### Exercise set
A – Which Shyamalan movie does the podcast comment thread name as the one exception to the commenter liking all of his films?
B – Print the podcast comment thread from "Looking forward to" to "about it now. !".

### Exercise text
□ □ □ □ □

And maybe it's saying something that I also agree with Gareth about The Village – and I have to admit to liking all of Shyamalan's movies (with the exception of The Happening, which lost me when it has Mark Wahlberg as a science teacher trying to teach us about “the bees”).
Looking forward to the last episode (or is it two) of the year.
It's not that one is higher, but I was listening at night time with other family members asleep elsewhere in the house, so to hear Gareth I had to turn it up, but then Jett's voice made the walls shake at the same level so I had to turn it down. …Anyway -could be my ears were extra sensitive at that time of night. I don't mean to distract from the otherwise-enthralling podcast so I'll shut up about it now. !
Possibly you have the bass on your speakers turned up? John Muth is right re: I'm too 'bass-y' (trying new mic) – as an experiment i played back the ep on some nice speakers i have and turned the bass up and the ep sounded awful – so, i def going to find a way to lower the bass on my end + you might check if your speakers have a bass setting :)

□ □ □ □ □

### Entries supplied
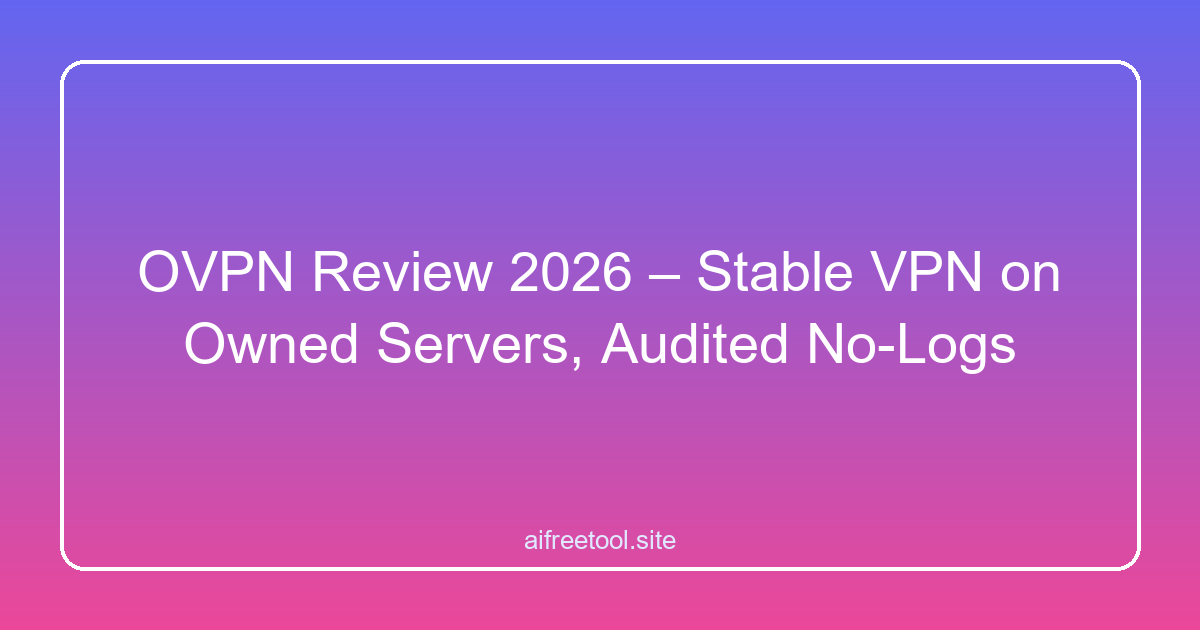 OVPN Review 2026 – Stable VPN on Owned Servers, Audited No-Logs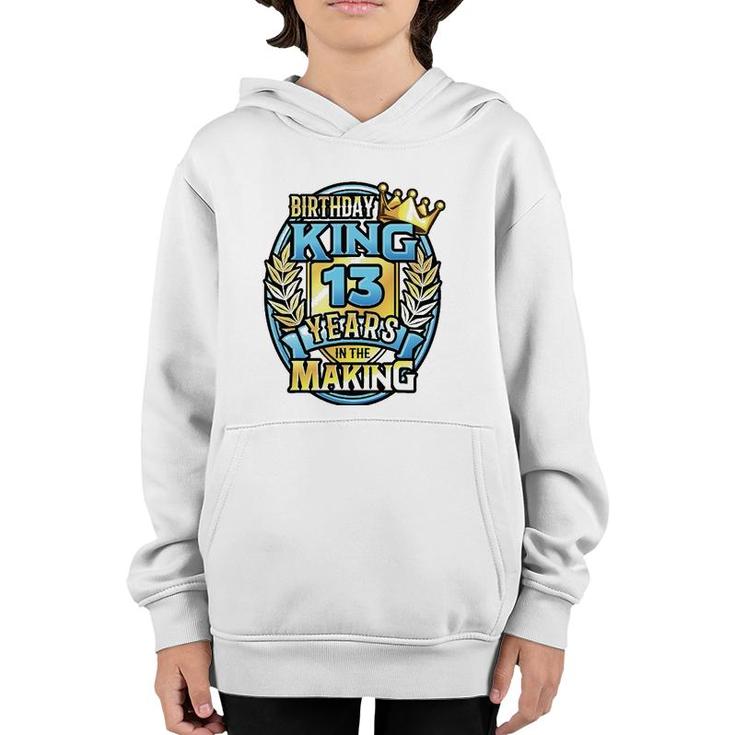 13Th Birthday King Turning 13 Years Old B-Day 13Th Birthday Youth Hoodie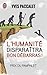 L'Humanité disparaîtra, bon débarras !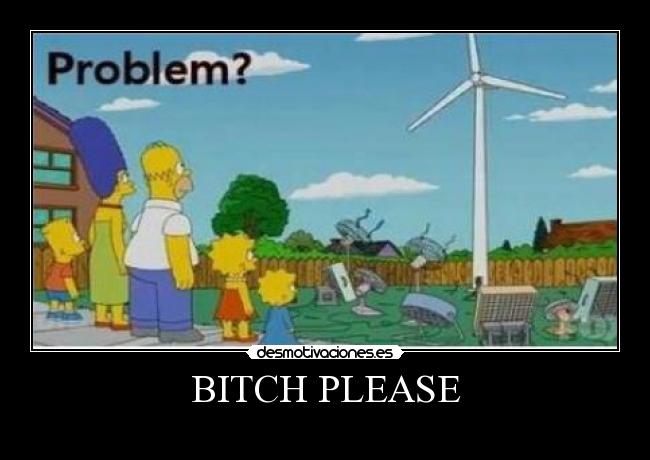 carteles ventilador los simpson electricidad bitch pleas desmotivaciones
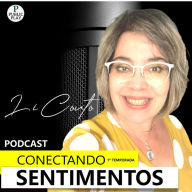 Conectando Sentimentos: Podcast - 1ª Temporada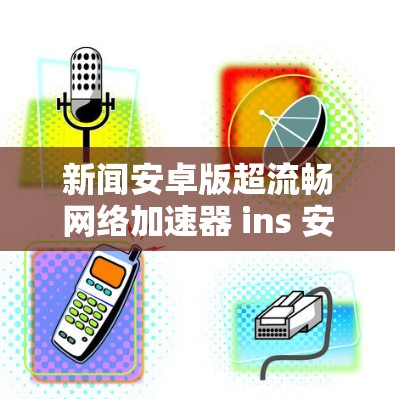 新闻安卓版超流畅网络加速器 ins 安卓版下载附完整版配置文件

□ □ □ □ □

### Answers to the exercise
A – The Happening

B –
Looking forward to the last episode (or is it two) of the year.
It's not that one is higher, but I was listening at night time with other family members asleep elsewhere in the house, so to hear Gareth I had to turn it up, but then Jett's voice made the walls shake at the same level so I had to turn it down. …Anyway -could be my ears were extra sensitive at that time of night. I don't mean to distract from the otherwise-enthralling podcast so I'll shut up about it now. !